Rep., 447.) Prior to the passage of Act No. 1732, Courts of First Instance had no
authority to impose subsidiary imprisonment for failure to pay fines in cases of
conviction for violations of the Acts of the Philippine Commission, and such errors
when committed have been corrected by this court in those cases which were
appealed. (U. S. v. Hutchinson, 5 Phil. Rep., 343; U. S. v. Lineses, 5 Phil. Rep.,
631; U. S. v. Macasaet, supra.)
In the case at bar the Court of First Instance had jurisdiction of the offense
described in the complaint for which the petitioner was tried. It had jurisdiction of
the prisoner who was properly brought before it. It had jurisdiction to hear and
decide upon the defenses offered by him, but it did not have power to sentence the
petitioner to subsidiary imprisonment in case of insolvency in the payment of the
fine imposed. It is therefore clear that that part of the judgment is void. This court
at this time has no power to correct this error committed by the court below,
neither has it power to remand the case to the trial court for that purpose. The fact
that the petitioner did not appeal can not affect the question as the two penalties
imposed are separate and distinct. The courts uniformly hold that where a sentence
imposes a punishment in excess of the power of the court to impose, such sentence
is void as to the excess, and some of the courts hold that the sentence as void in
toto; but the weight of authority sustains the proposition that such a sentence is
void only as to the excess imposed in case the parts are separable, the rule being
that the petitioner is not entitled to his discharge on a writ of habeas corpus unless
he has served out so much of the sentence as was valid. (Ex parte Erdmann, 88
Cal., 579; Lowrey v. Hogue, 85 Cal., 600; Armstrong v.
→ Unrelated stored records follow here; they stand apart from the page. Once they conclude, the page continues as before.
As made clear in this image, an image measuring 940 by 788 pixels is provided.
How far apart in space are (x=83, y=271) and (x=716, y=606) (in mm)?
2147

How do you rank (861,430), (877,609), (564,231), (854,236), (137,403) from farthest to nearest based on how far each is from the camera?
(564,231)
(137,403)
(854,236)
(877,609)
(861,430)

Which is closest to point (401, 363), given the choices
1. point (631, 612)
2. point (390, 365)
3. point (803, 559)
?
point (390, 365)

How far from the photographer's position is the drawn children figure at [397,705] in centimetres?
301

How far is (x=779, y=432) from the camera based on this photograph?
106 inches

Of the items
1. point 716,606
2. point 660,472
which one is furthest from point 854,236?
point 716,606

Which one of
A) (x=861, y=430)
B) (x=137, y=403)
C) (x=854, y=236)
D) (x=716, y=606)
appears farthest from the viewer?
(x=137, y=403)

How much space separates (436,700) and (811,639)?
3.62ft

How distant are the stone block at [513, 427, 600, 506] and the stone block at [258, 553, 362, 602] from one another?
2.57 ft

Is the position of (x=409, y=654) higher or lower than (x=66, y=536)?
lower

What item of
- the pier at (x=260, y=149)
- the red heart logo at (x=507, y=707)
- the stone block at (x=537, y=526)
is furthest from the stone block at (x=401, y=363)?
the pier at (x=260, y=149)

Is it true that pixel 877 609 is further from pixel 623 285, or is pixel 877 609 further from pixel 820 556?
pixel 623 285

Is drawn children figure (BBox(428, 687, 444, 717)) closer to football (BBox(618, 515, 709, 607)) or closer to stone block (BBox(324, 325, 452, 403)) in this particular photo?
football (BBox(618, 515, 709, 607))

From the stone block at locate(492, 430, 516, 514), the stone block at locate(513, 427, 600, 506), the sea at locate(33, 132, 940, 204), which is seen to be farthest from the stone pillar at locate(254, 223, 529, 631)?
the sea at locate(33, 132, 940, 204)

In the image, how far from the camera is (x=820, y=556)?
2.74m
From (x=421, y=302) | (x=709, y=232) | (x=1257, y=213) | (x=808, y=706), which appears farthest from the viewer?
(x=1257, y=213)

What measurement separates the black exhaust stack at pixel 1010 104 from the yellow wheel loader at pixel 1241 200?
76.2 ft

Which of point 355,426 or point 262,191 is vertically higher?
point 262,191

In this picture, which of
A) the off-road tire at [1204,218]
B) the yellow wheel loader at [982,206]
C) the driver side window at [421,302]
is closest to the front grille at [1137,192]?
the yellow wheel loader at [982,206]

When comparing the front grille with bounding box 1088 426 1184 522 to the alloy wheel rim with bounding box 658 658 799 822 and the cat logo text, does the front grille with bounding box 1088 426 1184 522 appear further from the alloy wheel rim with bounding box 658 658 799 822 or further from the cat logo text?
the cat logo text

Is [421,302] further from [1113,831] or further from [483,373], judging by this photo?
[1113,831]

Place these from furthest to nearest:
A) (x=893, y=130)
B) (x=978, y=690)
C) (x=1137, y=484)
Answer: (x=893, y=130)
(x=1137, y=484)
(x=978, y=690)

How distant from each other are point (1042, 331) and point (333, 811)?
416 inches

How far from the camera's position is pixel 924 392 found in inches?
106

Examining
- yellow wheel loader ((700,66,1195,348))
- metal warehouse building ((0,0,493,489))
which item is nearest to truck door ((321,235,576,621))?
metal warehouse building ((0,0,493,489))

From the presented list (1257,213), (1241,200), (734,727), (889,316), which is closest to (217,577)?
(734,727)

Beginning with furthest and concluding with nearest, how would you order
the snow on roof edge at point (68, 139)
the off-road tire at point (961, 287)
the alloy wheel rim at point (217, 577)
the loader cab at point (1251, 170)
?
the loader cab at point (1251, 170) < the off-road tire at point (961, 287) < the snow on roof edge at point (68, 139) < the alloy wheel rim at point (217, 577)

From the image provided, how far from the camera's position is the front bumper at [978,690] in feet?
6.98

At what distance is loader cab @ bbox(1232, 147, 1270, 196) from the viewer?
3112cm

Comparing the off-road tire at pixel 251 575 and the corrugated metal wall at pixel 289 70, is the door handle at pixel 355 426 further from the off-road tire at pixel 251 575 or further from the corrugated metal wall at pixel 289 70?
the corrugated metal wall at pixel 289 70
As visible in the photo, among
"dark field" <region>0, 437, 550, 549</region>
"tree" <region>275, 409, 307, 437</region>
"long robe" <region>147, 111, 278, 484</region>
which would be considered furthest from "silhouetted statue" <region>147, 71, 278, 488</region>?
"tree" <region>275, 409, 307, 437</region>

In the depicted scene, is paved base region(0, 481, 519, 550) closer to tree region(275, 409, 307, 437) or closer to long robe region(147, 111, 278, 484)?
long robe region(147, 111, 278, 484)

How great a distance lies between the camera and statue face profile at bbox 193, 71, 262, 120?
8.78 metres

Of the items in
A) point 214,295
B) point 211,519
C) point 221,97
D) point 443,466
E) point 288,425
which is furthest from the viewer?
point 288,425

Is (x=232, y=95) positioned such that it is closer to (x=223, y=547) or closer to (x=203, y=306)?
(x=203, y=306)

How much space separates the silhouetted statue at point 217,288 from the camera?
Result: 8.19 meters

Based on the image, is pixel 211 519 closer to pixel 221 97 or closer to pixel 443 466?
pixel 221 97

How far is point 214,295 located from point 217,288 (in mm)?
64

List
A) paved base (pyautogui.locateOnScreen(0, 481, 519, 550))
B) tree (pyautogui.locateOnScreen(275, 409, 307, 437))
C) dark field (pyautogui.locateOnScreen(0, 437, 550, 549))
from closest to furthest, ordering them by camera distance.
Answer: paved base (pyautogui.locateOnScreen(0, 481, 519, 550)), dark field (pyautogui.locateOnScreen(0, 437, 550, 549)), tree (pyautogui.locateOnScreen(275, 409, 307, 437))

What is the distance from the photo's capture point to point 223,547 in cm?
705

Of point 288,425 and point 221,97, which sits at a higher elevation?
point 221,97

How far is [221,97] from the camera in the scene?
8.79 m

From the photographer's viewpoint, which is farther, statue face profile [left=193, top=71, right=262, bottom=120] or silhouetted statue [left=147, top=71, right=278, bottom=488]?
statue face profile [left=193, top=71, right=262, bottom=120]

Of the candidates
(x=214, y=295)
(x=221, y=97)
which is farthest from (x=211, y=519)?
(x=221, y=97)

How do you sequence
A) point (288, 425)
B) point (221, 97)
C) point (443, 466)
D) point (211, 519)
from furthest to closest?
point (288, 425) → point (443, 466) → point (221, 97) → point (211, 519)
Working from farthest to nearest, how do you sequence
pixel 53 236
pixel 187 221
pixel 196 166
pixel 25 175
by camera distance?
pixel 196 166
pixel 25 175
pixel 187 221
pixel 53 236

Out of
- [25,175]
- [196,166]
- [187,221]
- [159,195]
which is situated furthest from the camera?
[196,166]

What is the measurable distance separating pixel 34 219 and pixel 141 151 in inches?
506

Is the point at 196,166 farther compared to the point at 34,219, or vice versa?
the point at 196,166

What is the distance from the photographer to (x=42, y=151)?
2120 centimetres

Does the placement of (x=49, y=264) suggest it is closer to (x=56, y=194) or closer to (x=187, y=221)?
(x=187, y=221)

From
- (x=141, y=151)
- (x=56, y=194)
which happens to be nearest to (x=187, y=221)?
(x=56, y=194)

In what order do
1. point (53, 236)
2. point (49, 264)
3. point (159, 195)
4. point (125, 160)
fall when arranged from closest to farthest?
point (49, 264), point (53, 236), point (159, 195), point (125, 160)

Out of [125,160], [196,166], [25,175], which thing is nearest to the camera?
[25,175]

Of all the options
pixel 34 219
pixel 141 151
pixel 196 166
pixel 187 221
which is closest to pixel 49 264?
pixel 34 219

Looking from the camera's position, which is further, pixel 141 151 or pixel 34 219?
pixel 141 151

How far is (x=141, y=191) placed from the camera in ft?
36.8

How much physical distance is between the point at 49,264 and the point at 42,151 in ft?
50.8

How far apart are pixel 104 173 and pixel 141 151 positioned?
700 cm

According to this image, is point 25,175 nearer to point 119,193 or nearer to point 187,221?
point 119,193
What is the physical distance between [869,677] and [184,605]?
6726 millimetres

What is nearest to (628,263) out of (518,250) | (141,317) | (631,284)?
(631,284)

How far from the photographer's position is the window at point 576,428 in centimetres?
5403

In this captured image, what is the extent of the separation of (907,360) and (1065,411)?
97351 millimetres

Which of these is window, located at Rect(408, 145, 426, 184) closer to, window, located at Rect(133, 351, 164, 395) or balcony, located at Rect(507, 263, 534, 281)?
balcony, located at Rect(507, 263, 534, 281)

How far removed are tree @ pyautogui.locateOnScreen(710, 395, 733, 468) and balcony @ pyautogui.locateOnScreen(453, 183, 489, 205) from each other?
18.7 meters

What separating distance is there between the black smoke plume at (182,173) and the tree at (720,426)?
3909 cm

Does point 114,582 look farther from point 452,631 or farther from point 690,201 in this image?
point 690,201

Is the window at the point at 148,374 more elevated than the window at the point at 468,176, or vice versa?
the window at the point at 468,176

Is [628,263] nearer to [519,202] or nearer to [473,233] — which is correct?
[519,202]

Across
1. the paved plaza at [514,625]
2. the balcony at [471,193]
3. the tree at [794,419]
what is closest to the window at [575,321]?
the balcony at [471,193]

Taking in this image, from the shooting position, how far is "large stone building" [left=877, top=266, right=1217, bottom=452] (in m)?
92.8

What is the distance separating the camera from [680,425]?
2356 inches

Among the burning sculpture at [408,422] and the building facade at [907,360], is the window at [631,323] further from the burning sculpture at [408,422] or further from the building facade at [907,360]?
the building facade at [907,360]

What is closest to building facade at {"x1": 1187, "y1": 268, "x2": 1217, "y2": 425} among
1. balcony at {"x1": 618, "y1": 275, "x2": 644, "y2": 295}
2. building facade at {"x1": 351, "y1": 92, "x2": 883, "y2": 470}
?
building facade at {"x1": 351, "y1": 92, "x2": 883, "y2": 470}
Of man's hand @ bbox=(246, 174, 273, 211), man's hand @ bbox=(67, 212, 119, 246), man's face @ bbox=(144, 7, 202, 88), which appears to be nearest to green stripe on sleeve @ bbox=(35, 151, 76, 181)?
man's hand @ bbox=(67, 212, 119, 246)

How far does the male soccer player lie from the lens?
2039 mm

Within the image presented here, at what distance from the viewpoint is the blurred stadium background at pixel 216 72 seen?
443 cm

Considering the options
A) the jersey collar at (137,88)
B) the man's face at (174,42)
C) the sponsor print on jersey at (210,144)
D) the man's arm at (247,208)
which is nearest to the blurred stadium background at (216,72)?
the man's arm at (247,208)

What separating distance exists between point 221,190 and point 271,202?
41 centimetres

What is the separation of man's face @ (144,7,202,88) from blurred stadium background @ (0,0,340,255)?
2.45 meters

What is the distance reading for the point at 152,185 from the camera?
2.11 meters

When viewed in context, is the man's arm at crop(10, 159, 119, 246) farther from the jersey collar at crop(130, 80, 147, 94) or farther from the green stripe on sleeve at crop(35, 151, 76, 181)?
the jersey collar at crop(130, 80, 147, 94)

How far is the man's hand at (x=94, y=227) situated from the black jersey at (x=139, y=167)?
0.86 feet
People, 37 Ill., 459; State
v. Brannon, 34 La. Ann., 942; People v. Liscomb, 19 Am. Rep., 211; In re Taylor, 7
S. D., 382, 45 L. R. A., 136; Ex parte Mooney, 26 W. Va., 36, 53 Am. Rep., 59; U.
S. v. Pridgeon, 153 U. S., 48; In re Graham, 138 U. S., 461.)

The petitioner has served out, according to the return of the respondent to the
order to show cause, the entire part of the sentences which the court below had
power to impose, and adhering to the rule that that part of the sentence imposed
by the court below in excess of its jurisdiction is void, the petitioner is entitled to
his release.

It is, therefore, ordered that the petitioner be discharged from custody and that the
costs of these proceedings be adjudged de oficio.

Arellano, C.J., Torres, Mapa, Johnson, Carson, and Moreland, JJ., concur.